Prospectus Summary, page 1
| 37. | | You state that you are in the process of developing and acquiring core technologies. Tell us and discuss in detail the nature of the core technologies that are being developed and acquired including the costs to acquire, develop and make ready for consumer use. Indicate how this technology relates to AniDragon launched in August 2003. Define and clarify what you mean by using the term launched since it implies that you have successfully developed a product. |
We have revised the disclosure on pages 1, 2 and 18 in accordance with your comment.
| 38. | | Discuss in detail the joint venture entered into to develop and publish the mobile video game based on Fear Factor and the forthcoming reality series Next Action Star.

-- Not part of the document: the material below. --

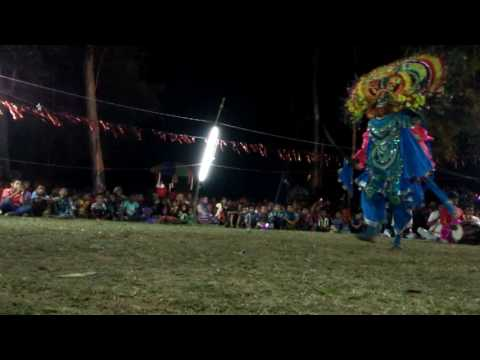 Chau dance of purulia WB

Disclose who the joint venture is with and what percentage ownership the company has. Indicate whether you have already acquired or licensed the right to use Fear Factor or Next Action Star. If so, describe the nature of the consideration exchanged to acquire this right. That is, explain whether the affiliate of Playentertainment can assign the rights to the joint venture. |
We have revised the disclosure on pages 1, 2 and 21-22 in accordance with your comment.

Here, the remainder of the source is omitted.